March 20, 1997|From Associated Press

Microsoft Corp. and Hewlett-Packard Co. went after a bigger piece of the lucrative office technology a lucrative market Wednesday with a plan to ease the cost and headache of maintaining a corporation's computers.

A key part of the alliance centers on HP's greater support to Windows NT, Microsoft's industrial-strength operating system, which runs on different types of computers and is increasingly popular among big companies.

The companies also agreed to work closely on a wide range of products and programs to help businesses maintain computers more easily and cheaply, including joint consulting and a combination of technologies.

In addition, Palo Alto-based Hewlett-Packard announced plans for a NetPC, a simplified, low-cost computer than Microsoft and chip maker Intel Corp. are proposing for corporations. The new computers, starting at $1,000, are expected on the market in the second half of the year.

HP Chairman Lewis Platt said the partnership combines strengths of both companies: Microsoft's powerful Windows NT program and influence in the desktop market with Hewlett-Packard's experience selling computers to corporations and its highly regarded customer support.

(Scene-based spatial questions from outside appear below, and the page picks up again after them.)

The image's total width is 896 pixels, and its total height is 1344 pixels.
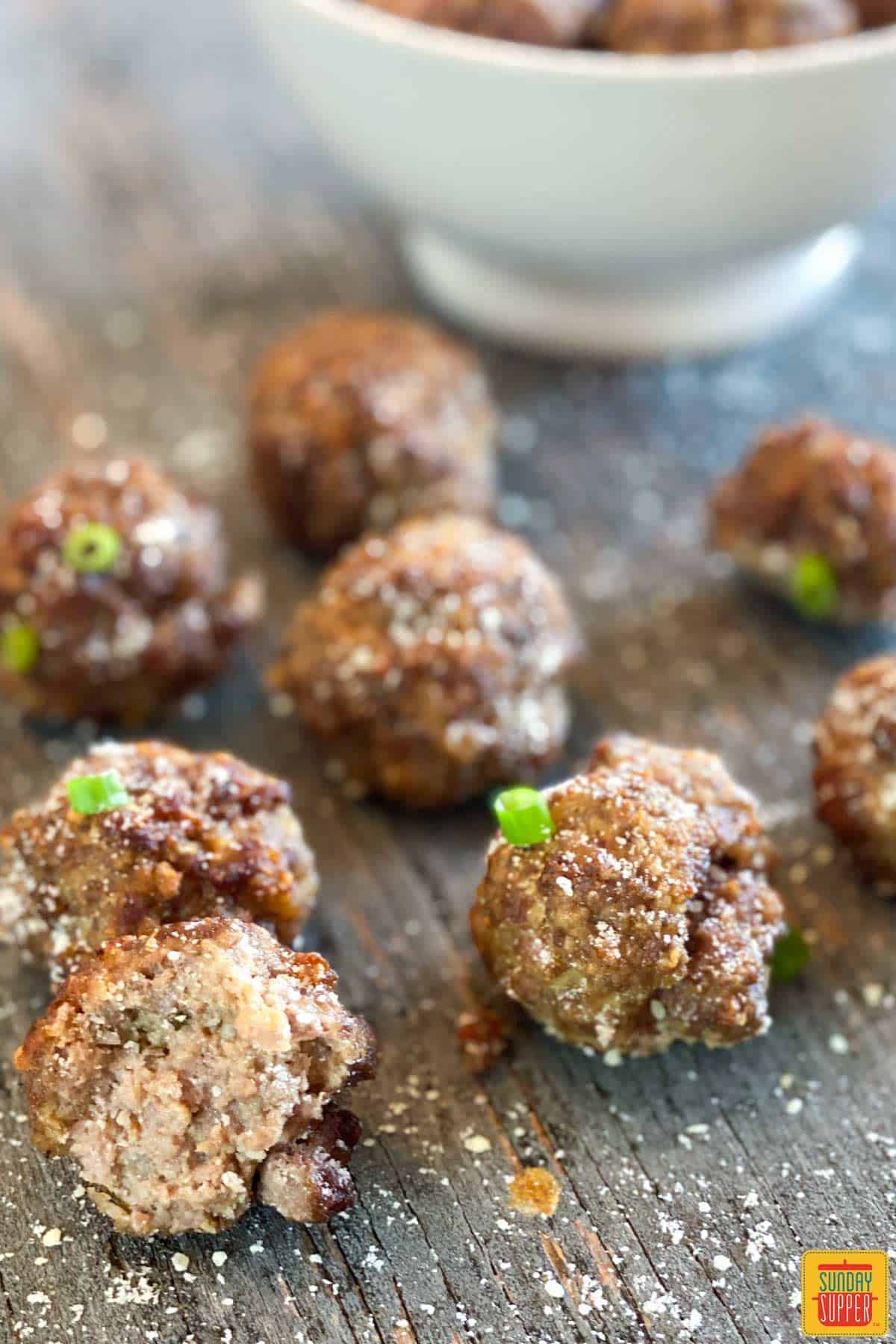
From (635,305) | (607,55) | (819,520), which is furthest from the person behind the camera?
(635,305)

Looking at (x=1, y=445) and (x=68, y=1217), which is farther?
(x=1, y=445)

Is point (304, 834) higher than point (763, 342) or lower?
lower

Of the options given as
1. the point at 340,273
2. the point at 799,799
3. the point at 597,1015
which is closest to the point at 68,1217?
the point at 597,1015

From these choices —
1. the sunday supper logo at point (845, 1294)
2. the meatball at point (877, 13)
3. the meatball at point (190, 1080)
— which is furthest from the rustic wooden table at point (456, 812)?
the meatball at point (877, 13)

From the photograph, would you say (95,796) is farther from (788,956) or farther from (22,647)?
(788,956)

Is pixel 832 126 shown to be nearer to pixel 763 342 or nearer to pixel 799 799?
pixel 763 342

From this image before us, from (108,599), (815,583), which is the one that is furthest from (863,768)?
(108,599)
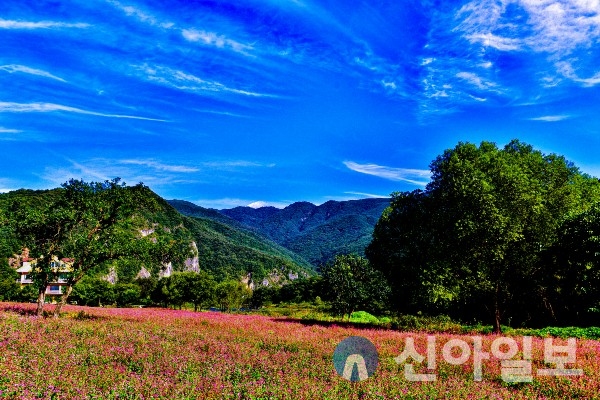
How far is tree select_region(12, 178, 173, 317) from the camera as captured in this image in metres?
22.7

Industry analysts said the companies' plans should give Windows NT a boost as corporations choose it for their computers, often different kinds of machines within the same company.

"Customers need a way to make this (stuff) work together," said Kimball Brown, an analyst with market researcher Dataquest Inc. in San Jose. "I think this will help NT dramatically."

Microsoft, based in Redmond, Wash., is the world's largest producer of software. Its Windows 3.1 and Windows 95 are the programs that control the basic functions of the vast majority of personal computers.